Supplied records below:

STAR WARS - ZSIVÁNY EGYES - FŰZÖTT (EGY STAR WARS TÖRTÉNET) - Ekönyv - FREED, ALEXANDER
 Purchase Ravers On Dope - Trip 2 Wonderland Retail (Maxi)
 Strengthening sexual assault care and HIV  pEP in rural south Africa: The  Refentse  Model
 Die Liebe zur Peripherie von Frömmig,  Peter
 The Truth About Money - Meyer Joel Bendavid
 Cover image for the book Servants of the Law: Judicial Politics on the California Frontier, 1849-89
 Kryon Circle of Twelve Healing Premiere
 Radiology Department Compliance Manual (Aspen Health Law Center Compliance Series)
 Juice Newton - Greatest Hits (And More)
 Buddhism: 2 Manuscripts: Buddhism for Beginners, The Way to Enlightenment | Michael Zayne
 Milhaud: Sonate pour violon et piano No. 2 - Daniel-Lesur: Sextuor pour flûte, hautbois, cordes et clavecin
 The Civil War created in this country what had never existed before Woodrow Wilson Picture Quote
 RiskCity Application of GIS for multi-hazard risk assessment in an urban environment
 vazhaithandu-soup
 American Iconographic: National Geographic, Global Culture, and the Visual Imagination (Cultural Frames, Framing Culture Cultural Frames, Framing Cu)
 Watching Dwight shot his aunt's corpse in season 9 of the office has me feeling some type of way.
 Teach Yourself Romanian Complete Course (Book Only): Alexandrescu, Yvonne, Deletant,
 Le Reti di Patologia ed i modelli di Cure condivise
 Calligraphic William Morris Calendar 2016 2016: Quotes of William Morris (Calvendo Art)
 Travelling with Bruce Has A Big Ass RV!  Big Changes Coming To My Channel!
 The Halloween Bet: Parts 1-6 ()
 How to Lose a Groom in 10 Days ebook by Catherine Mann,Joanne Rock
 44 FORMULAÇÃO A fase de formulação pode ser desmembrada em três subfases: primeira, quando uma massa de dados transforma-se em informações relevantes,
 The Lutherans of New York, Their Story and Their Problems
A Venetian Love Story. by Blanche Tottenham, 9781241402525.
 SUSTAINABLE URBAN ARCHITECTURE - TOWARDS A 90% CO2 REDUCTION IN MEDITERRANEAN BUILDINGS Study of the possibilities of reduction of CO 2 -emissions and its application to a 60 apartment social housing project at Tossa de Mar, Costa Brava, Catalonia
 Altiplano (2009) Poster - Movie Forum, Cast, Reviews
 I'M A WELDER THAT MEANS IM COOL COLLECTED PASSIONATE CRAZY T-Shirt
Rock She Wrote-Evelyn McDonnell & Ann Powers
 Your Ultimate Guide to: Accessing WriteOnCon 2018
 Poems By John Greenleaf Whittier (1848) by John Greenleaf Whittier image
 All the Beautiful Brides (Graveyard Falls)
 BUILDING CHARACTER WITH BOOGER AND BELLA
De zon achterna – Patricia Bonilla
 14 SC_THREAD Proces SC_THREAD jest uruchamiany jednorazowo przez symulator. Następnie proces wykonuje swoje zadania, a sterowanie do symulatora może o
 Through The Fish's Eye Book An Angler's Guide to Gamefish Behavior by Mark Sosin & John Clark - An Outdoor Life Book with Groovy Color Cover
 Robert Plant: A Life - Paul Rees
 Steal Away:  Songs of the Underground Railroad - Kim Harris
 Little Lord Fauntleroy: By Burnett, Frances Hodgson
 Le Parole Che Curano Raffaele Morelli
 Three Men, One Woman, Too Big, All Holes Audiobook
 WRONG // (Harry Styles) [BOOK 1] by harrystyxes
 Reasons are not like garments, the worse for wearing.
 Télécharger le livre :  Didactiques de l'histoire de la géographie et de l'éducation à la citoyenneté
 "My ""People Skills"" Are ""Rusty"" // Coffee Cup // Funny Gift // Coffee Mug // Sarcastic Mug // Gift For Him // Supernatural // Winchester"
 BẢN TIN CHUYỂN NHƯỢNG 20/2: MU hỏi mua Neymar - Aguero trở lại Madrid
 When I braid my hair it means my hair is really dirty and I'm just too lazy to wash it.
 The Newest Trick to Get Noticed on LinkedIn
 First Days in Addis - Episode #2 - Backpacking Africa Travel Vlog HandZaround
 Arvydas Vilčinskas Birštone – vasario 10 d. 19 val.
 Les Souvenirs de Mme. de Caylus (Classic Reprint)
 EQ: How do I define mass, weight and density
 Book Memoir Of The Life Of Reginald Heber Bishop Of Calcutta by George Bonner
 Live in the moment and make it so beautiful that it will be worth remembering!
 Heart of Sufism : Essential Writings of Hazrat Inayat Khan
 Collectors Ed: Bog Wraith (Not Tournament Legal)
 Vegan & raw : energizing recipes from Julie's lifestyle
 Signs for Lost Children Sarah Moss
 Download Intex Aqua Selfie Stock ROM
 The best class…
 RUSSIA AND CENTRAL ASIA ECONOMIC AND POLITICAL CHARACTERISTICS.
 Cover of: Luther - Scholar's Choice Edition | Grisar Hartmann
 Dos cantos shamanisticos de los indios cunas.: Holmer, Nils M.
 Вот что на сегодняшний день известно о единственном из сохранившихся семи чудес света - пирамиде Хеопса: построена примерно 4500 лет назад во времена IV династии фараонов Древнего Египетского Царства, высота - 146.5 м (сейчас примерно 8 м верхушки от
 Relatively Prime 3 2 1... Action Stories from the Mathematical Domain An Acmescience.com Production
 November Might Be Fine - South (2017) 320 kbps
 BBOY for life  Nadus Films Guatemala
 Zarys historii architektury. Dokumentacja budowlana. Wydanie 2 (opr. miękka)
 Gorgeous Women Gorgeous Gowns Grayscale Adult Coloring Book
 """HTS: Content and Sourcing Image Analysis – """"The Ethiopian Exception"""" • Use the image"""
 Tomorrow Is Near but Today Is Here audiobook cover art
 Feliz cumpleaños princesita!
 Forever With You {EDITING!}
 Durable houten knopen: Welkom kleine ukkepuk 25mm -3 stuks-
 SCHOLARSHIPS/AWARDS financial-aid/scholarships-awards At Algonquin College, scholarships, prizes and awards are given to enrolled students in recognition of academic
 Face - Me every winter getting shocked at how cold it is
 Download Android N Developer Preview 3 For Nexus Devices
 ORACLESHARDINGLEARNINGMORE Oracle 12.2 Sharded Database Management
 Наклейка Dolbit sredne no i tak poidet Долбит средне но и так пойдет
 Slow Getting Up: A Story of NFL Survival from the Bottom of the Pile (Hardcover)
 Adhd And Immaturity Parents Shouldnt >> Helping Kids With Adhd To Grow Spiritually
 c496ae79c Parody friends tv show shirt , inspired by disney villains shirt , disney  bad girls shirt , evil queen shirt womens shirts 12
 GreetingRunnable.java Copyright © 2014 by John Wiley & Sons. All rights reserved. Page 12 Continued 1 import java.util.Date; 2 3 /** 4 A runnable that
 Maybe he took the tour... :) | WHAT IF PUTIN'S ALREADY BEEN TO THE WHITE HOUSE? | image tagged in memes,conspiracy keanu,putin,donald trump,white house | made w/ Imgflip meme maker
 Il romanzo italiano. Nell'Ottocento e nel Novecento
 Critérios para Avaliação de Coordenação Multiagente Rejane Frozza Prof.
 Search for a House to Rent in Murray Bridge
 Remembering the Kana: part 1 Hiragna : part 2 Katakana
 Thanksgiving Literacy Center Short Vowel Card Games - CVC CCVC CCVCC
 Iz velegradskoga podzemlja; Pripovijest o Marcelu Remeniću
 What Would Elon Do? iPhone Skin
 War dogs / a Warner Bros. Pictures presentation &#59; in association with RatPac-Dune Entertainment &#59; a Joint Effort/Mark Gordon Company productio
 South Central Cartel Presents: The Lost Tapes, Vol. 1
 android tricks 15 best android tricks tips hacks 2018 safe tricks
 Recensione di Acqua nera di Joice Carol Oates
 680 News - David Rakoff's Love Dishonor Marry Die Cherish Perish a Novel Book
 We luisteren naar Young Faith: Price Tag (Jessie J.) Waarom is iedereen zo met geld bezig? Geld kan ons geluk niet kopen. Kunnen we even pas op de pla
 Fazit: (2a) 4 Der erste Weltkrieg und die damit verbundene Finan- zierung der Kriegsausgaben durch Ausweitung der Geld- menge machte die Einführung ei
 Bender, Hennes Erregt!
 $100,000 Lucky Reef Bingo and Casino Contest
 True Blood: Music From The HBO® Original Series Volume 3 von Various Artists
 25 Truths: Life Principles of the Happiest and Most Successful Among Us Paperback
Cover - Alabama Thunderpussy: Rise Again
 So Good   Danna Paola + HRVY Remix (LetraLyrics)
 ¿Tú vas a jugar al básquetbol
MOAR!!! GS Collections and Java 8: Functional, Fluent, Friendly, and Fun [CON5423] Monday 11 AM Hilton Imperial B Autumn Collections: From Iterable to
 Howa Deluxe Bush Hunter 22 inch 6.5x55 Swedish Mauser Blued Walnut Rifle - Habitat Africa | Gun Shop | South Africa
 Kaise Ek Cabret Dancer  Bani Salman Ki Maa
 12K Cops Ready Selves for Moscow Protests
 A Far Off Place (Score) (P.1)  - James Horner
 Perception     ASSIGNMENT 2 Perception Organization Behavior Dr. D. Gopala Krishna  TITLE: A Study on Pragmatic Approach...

End of Supplied records.

Prompt ::
In the records above, find each line with the word "Series" and copy it out.

Problem solution ::
 Radiology Department Compliance Manual (Aspen Health Law Center Compliance Series)
 True Blood: Music From The HBO® Original Series Volume 3 von Various Artists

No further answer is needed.